# PROBLEM REQUIREMENTS:
Please transcribe, word for word, the part of the Moon in Scorpio article that opens with the words containing "Moon in Scorpio is" and closes with "Paula Abdul's Spellbound.".
--- start DOCUMENT PASSAGE ---
Moon in Scorpio is an album by the American band the Family Stand, released in 1991. The album was a commercial disappointment, with the band receiving more attention for its contributions to Paula Abdul's Spellbound.

Production
The album was produced by the Family Stand. Vernon Reid contributed some guitar parts. "Plantation Radio" is about the needless segregation found in radio programming playlists.

Critical reception

Billboard declared that Sandra St. Victor "has the sassiness of Tina Turner and the range of Chaka Khan." The New York Times called Moon in Scorpio a "full-bodied meltdown of soul, hip-hop and corrosive psychedelia," writing that "the Family Stand is fighting for musical and polemic freedom in a pop world where black artists are supposed to submit to cosmetic surgeons and let their whizbang producers do the talking." The Washington Post considered it "a potent hard-rock-and-funk concoction that rings with blood-sweat-and-tears intensity."
--- end DOCUMENT PASSAGE ---
--- start DATA RECORDS ---
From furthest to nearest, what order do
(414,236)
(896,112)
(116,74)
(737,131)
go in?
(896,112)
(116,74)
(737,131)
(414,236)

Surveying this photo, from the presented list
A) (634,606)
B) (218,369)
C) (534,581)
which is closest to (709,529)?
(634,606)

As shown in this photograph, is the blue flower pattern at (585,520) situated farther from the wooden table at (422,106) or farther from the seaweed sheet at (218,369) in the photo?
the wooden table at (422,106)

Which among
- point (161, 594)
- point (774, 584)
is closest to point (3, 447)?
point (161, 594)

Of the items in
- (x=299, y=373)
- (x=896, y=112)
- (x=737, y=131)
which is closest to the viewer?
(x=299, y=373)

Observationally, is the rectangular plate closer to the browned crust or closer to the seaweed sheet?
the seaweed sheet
--- end DATA RECORDS ---
# THE COMPLETED TASK:
Moon in Scorpio is an album by the American band the Family Stand, released in 1991. The album was a commercial disappointment, with the band receiving more attention for its contributions to Paula Abdul's Spellbound.